Be ready to receive feedback. Not often does a leader have his ideas shot down by the people who report to him. In an open communication forum, the chances of this scenario are high. The collective must always value more than the individual. So even if the leader is unwilling to accept that someone else’s ideas are more viable than his, he must have the courage to see beyond the person and see the product.
In his book, Creativity Inc., Pixar Co-founder Ed Catmull talks about the Pixar Braintrust, a management tool he says has helped the company produce 14 consecutive box office hits. The Braintrust is a group of ‘smart, passionate people’ who meet regularly to assess a particular movie in production. This is a safe zone which encourages straight talk, where no one has to fear the trauma of rejection or ridicule, and a an extremely creative space where ideas and innovation are in abundance.
Innovation must be a part of the norm rather than a last-minute plan for firefighting. We must build a culture based on creative freedom. Other than ad-hoc brainstorming sessions designed to solve a particular issue, certain global corporations have come up with inspired methodologies to keep up their creative spirit.

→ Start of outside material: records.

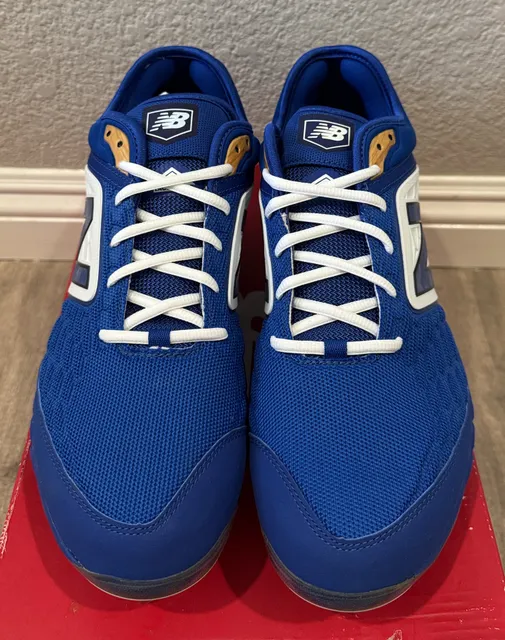Brand new Men BaseBall shoes New Balance L3000TB4 Fresh Foam Baseball Cleats Size 12 2E Royal Blue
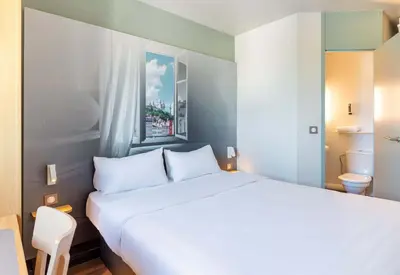 Un ou plusieurs lits dans un hébergement de l'établissement B&B HOTEL Lyon Saint-Bonnet Mi-Plaine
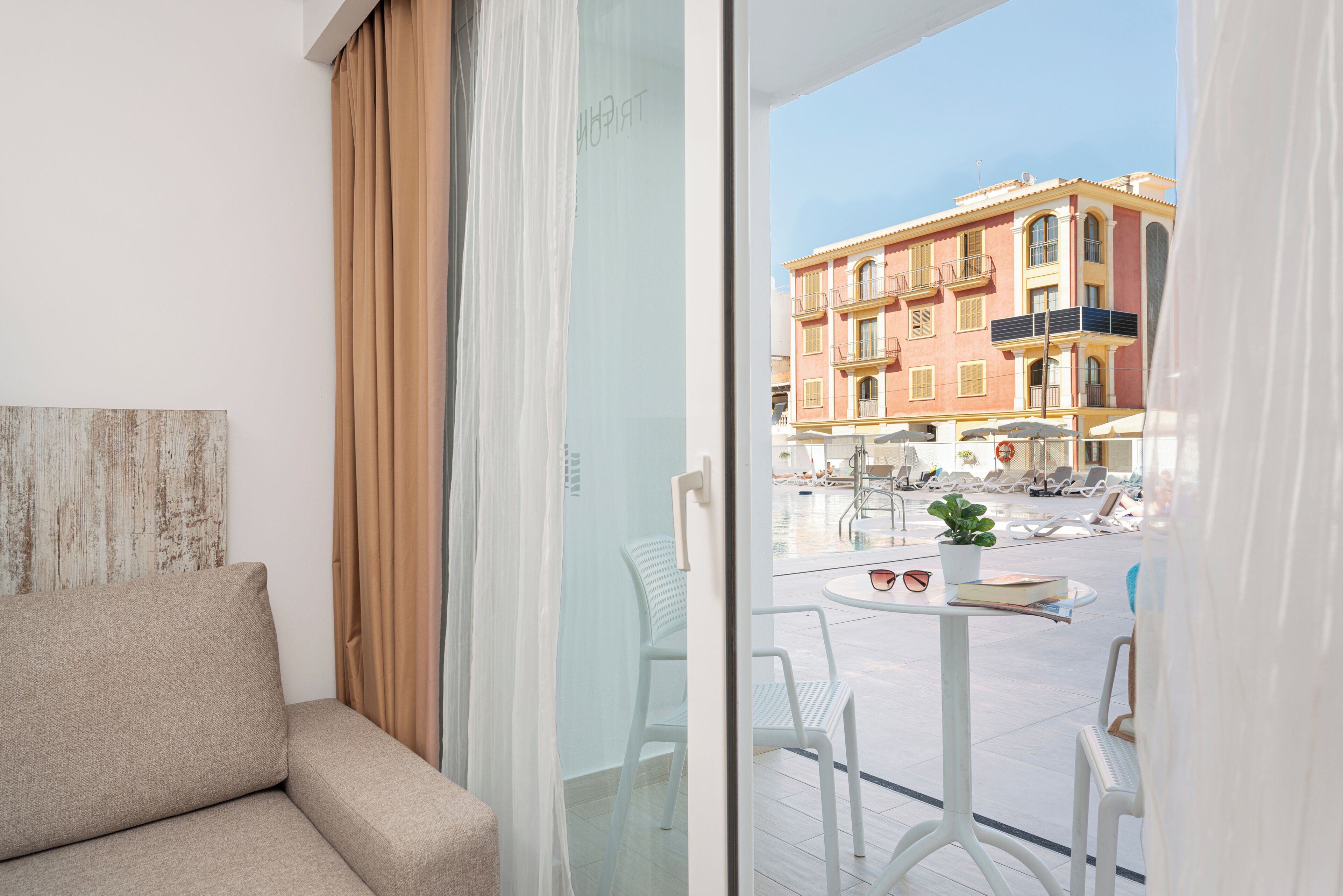 Photo - Welikehotel Triton Beach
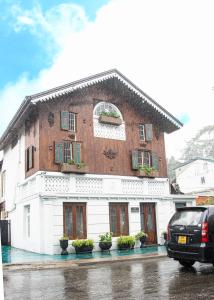 the golf green hotel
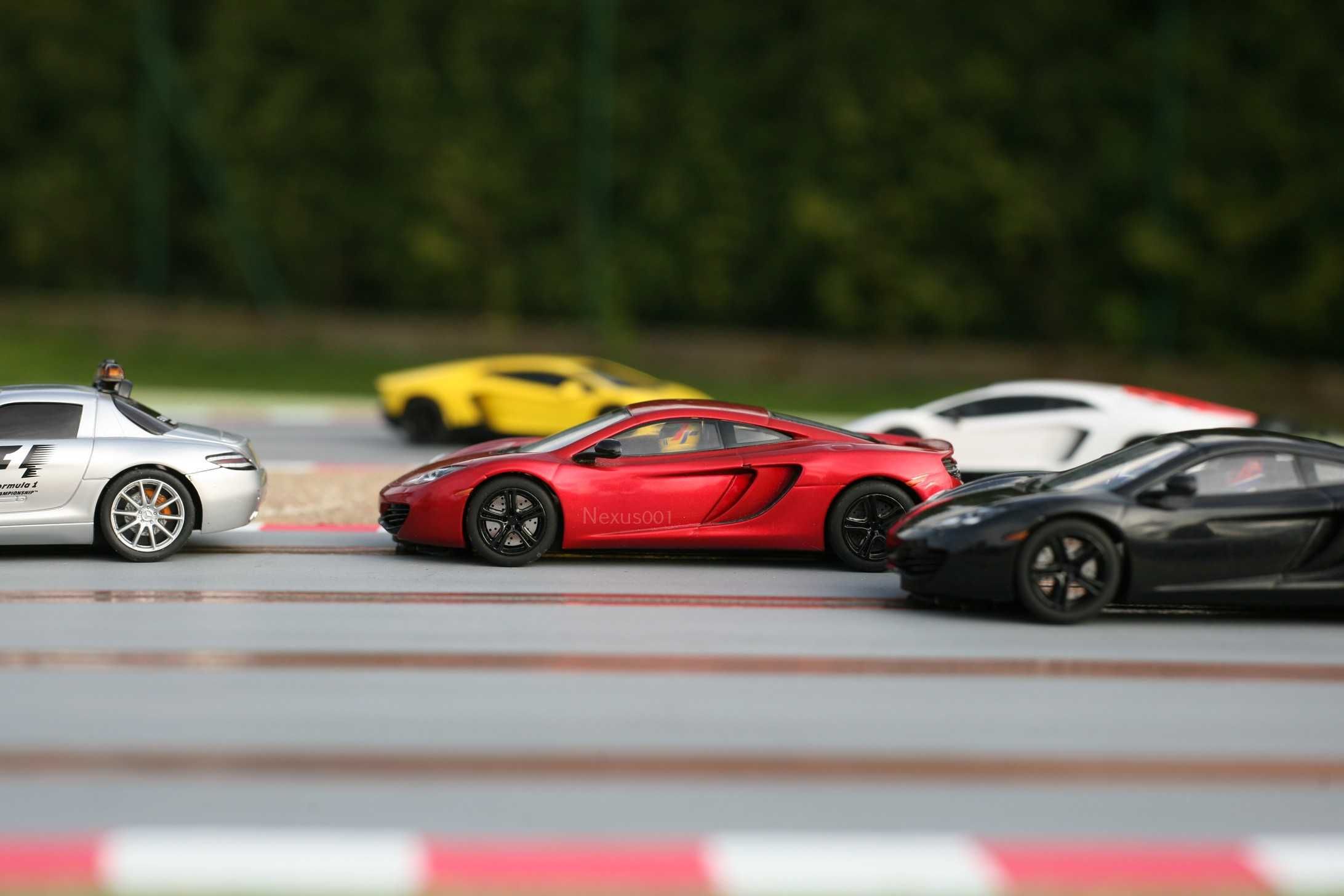 Scalextric 1:32 2x Mclaren MP12-4c , analog DPR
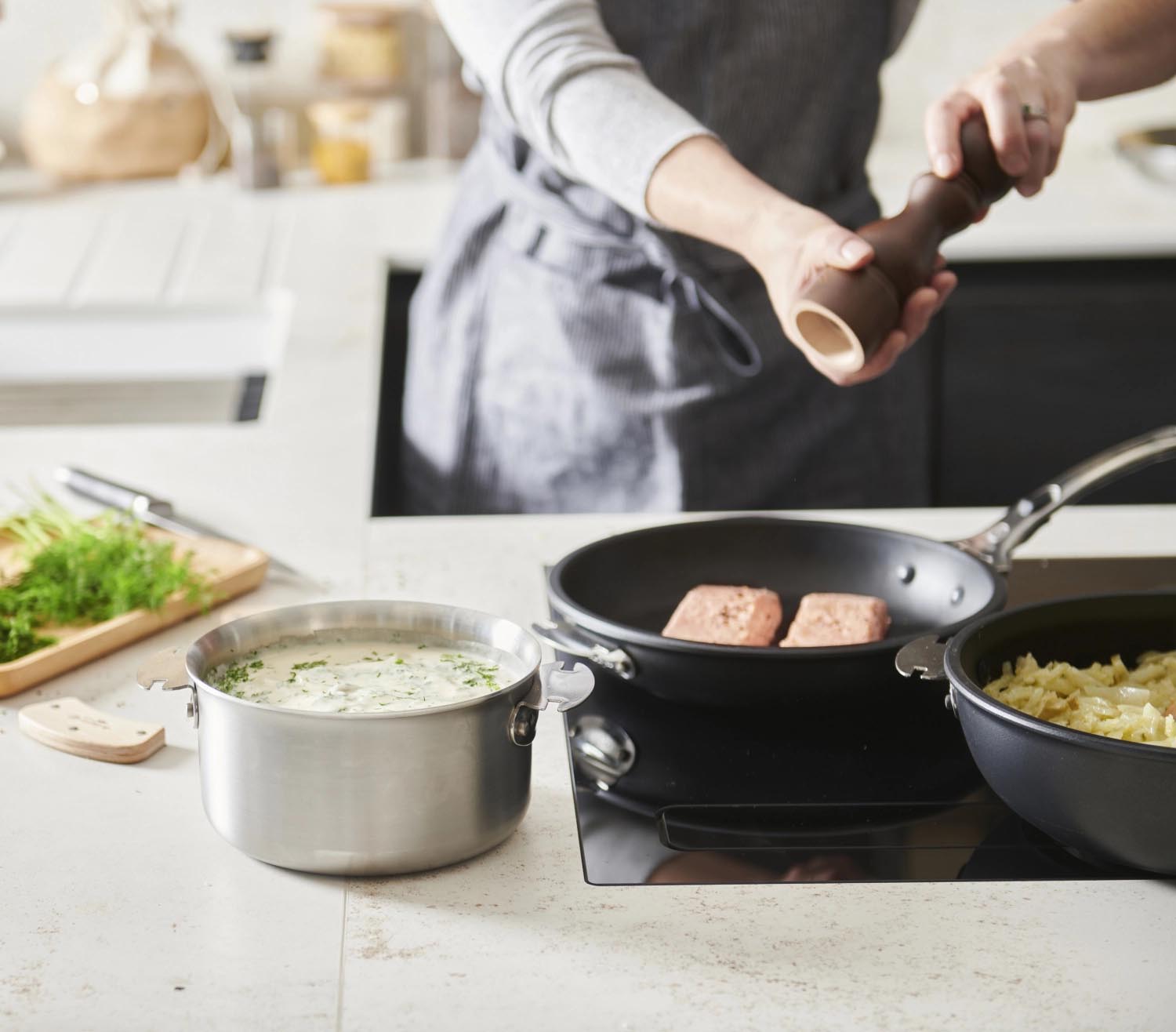 Die 24 cm Choc Extreme Loqy Bratpfanne von de Buyer aus Alu-Druckguss überzeugt mit robuster Antihaftbeschichtung für exzellentes Braten.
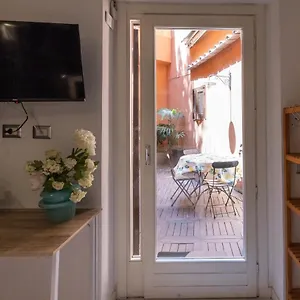  Appartamento Rione Monti With Private Garden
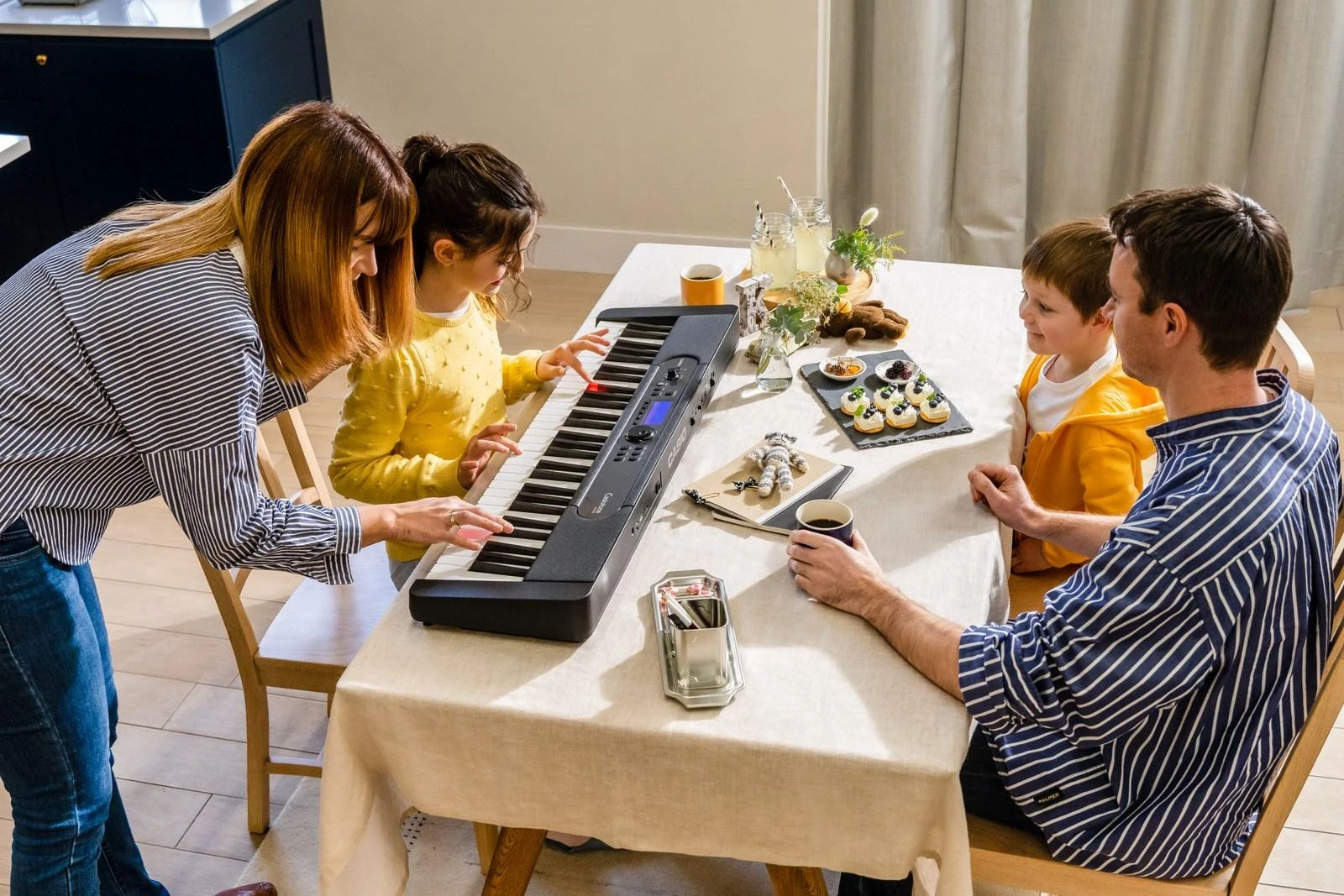 Sintezatorius Casio LK-S450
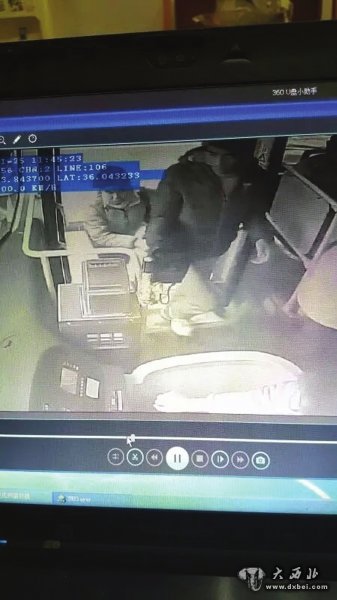 公交车上女士落下8万元监控显示男子顺手拿走了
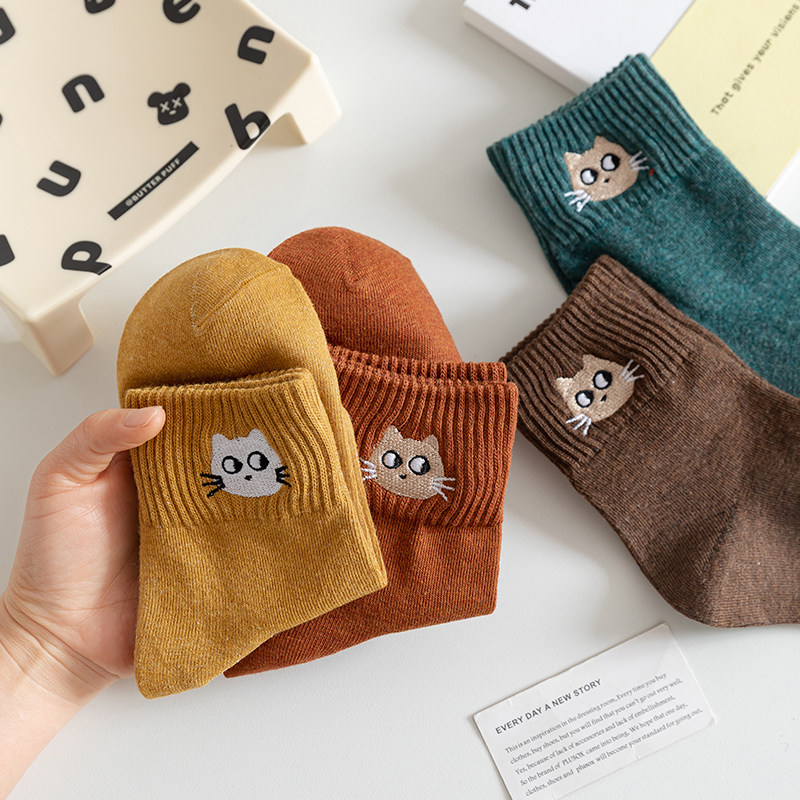 新品5双春秋袜子女纯棉s中筒袜复古卡通小猫刺绣棉袜女款配鲨鱼裤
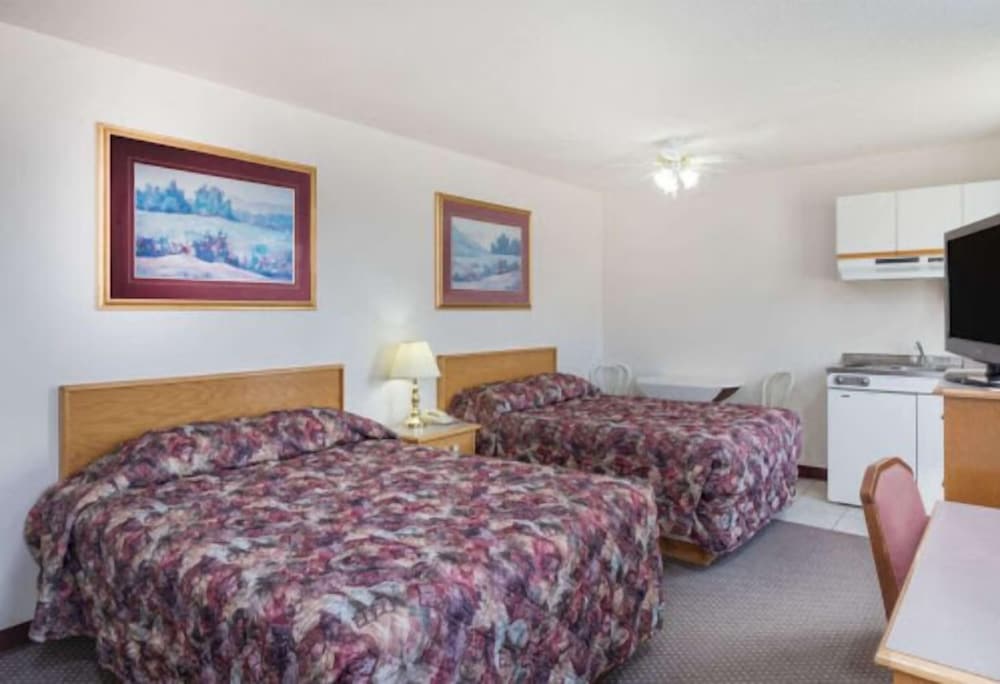 Kitchenette with 2 beds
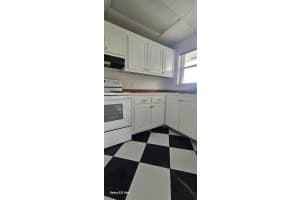 8595 Sunrise Lakes Blvd 307 Sunrise, FL 33322 - MLS#A11916580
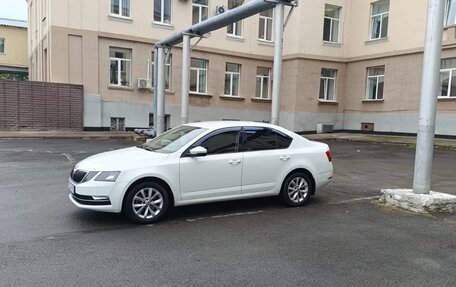 Skoda Octavia, 2018 год, 2 000 000 рублей, 5 фотография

Michelin Tires has a very thought-through process. They created Global Incubators, a sort of in-house startup incubator. It recruits employees from within the company, and provides funding to experiment with their promising ideas. The team then has the freedom and the resources to test their ideas and see if they are viable.
Although Marissa Mayer burst the bubble, Google’s mythical 20% time concept actually makes sense. Before Mayer’s comments on its non-existence, Founders Larry Page and Sergey Brin had said that the company encourages its employees to spend 20% of their time working on whatever they believe is best for the company. This encourages creativity and innovation, and according to Google, gave birth to Gmail and Google Maps.
Leaders must understand that great ideas can come from anywhere and anyone. Hence, the ideation process must not be restricted to the top management. Apart from creating a safe zone, an environment of openness must be created that encourages departments to present viable plans for any process or service that aren’t necessarily related to their line of work. Expertise can be limited to specific fields, but knowledge can extend to many more.
Pixar’s humanistic way of management applies here too. Recruiting talented employees and empowering them to take on responsibilities, all the while providing a safety net creates a culture based on trust. Once the crippling fear of failure is removed, innovation comes easily enough.
Elon Musk’s quote weighs heavy with contextual significance. “Failure is an option here. If things are not failing, you're not innovating enough."